Aislamientos Lorca

Heroínas anónimas

Por Dolores Ibarra

Hace pocos meses, Patricia Ortega se convirtió en la primera mujer en alcanzar el rango de general de las Fuerzas Armadas en la historia de España. Todo un logro y un ejemplo para todas las mujeres que luchan por la igualdad de género, que, poco a poco, aunque muy lentamente, van accediendo a los puestos que siempre habían estado ocupados por los hombres. En 1981, Soledad Becerril fue nombrada ministra, la primera de la democracia española.
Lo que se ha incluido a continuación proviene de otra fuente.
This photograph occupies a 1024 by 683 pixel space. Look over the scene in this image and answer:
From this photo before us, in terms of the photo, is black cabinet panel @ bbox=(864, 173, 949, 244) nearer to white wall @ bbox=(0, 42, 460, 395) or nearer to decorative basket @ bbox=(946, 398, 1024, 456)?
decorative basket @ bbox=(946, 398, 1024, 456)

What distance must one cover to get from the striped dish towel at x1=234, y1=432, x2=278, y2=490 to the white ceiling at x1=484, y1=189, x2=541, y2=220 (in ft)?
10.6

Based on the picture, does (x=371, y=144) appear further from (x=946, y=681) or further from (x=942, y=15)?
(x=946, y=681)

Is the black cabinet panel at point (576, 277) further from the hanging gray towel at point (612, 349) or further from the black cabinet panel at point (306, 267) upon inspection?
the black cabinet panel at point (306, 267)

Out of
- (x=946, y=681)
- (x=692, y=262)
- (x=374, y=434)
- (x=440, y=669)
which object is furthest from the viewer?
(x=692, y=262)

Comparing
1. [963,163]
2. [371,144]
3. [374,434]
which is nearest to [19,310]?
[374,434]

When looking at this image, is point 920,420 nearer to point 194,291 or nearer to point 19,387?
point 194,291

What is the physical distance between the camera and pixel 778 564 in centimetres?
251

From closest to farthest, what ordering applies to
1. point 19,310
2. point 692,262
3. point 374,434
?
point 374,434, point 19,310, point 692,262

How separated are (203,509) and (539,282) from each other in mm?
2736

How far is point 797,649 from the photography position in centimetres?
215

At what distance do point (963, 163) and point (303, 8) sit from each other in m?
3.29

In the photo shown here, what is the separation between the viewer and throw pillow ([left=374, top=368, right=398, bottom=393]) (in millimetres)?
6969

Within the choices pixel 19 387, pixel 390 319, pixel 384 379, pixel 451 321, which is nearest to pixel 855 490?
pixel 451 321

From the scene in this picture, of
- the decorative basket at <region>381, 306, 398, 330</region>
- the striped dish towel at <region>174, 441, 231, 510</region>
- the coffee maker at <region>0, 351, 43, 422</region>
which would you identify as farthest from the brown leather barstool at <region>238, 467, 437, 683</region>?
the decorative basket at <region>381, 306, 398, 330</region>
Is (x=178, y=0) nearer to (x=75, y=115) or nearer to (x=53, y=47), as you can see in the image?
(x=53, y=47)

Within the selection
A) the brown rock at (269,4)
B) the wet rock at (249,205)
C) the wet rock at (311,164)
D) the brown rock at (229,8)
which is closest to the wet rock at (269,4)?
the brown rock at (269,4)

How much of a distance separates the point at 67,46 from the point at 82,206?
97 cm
La primera alcaldesa fue Mª del Pilar Pulgar, en Palos de la Frontera en 1975, y Josefina Triguero la primera jueza en acceder a los tribunales de justicia en 1978.
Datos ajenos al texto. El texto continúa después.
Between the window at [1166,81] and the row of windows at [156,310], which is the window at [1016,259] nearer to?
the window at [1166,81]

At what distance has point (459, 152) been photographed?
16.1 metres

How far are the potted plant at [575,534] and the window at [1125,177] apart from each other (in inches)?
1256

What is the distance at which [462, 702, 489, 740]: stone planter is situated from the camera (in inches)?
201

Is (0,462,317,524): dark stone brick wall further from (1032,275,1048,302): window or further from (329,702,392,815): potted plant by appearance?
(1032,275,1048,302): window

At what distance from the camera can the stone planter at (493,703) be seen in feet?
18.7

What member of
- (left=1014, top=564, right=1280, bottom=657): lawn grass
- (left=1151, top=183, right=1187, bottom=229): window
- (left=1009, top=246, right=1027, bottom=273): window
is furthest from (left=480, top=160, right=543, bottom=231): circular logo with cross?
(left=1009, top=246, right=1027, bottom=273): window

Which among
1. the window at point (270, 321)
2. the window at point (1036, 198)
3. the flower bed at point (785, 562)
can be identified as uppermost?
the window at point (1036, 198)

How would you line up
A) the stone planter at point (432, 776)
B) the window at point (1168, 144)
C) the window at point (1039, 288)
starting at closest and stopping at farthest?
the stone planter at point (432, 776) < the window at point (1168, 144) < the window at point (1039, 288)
Hay muchas más mujeres reconocidas socialmente por sus altos cargos que son consideradas heroínas, por el enorme esfuerzo y el tiempo que les ha costado acceder a esos puestos, que siempre se han considerado eminentemente masculinos.
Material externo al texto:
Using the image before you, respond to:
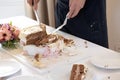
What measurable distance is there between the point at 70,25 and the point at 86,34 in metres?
0.11

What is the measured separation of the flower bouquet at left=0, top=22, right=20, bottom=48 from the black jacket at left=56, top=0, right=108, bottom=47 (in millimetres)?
371

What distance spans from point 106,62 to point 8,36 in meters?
0.50

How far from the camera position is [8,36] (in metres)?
1.27

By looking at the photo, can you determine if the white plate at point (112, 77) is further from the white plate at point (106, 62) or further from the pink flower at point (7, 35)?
the pink flower at point (7, 35)

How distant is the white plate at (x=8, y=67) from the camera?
3.28ft

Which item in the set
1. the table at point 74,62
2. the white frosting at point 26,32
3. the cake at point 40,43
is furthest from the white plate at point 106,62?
the white frosting at point 26,32

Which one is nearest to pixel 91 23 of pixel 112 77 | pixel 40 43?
Answer: pixel 40 43

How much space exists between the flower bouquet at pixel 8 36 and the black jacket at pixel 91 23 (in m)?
0.37

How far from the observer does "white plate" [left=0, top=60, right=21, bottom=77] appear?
3.28 feet

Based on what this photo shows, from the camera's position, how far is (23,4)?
89.5 inches

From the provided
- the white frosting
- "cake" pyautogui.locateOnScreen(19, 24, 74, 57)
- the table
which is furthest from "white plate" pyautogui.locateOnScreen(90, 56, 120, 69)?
the white frosting

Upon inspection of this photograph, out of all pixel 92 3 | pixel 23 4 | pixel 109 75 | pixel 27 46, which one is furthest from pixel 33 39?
pixel 23 4

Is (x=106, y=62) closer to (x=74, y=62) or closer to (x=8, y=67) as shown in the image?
(x=74, y=62)

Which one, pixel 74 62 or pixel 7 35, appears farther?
pixel 7 35
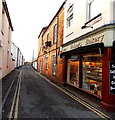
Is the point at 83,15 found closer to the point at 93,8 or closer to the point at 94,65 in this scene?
the point at 93,8

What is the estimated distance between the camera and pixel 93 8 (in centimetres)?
720

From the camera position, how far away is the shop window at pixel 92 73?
6.54m

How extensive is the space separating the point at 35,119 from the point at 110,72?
3.46 meters

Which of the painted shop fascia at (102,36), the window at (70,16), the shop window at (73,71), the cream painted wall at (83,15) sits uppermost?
the window at (70,16)

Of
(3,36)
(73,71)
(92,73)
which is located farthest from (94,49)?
(3,36)

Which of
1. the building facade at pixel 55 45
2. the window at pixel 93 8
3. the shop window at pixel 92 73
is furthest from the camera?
the building facade at pixel 55 45

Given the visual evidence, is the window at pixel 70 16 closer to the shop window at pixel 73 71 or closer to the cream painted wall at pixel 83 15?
the cream painted wall at pixel 83 15

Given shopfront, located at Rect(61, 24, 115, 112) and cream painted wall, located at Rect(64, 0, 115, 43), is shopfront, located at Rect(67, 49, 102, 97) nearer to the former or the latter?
shopfront, located at Rect(61, 24, 115, 112)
Pero hay otras mujeres, que son las que yo llamo heroínas anónimas, que nadie conoce y que pasan desapercibidas. Ellas piensan que no son importantes, que su trabajo, aunque lo hayan ejercido siempre los hombres, no merece ninguna consideración, porque lo hacen por necesidad, sin ninguna notoriedad. Pero están equivocadas, son tan importantes como las otras, desde aquí mi gran admiración hacia ellas. A Concepción Rodríguez, primera mujer minera, que todas las mañanas bajaba a trabajar en las minas de carbón en Asturias. Nieta, hija y hermana de mineros, con su marido enfermo e hijos, tenía que sacar su casa adelante. Celia Rivas, la primera camionera era gallega. Con sólo 20 años en 1932, cuando muy pocos hombres conducían, se sacó el carnet de conducir, y se puso al frente del negocio familiar al fallecer su padre, conduciendo un camión. Eli Arrillaga, de Guipúzcoa, cuando tenía 25 años, su marido que era pastor falleció y se quedó sola con su hija pequeña, se hizo cargo del rebaño de más de trescientas ovejas. A las cinco de la mañana comenzaba su jornada por los montes en invierno y en verano. Hasta entonces, las pastoras eran las mujeres del pastor, nadie creía que ella sola llevara el rebaño, ordeñara a las ovejas e hiciera los quesos que luego vendía. Enseñaba sus manos agrietadas para que la creyeran. Y, por último, mi admiración a Rosa Bonet, primera árbitro en España, con 16 años en 1979 se puso a arbitrar partidos de futbol. Le pusieron todo tipo de trabas e inconvenientes, le dijeron que desistiera de su actitud por el peligro que corría su vida y su integridad con los improperios, insultos y amenazas que le proferían por su condición de mujer. En este ámbito no se ha adelantado mucho, las árbitros en la actualidad, tienen que soportar todo tipo de frases violentas machistas, con una agresividad desmedida. Deberían ser juzgados y sancionados todos los individuos que amenazan a estas jóvenes con violarlas, como le ha sucedido a una joven árbitro en Fuerteventura, hace pocos días. No se puede permitir ese tipo de atropellos a las mujeres en pleno siglo XXI.
Eduquemos en valores y en respeto. A la igualdad de género todavía le queda mucho recorrido para que algún día sea realmente efectiva.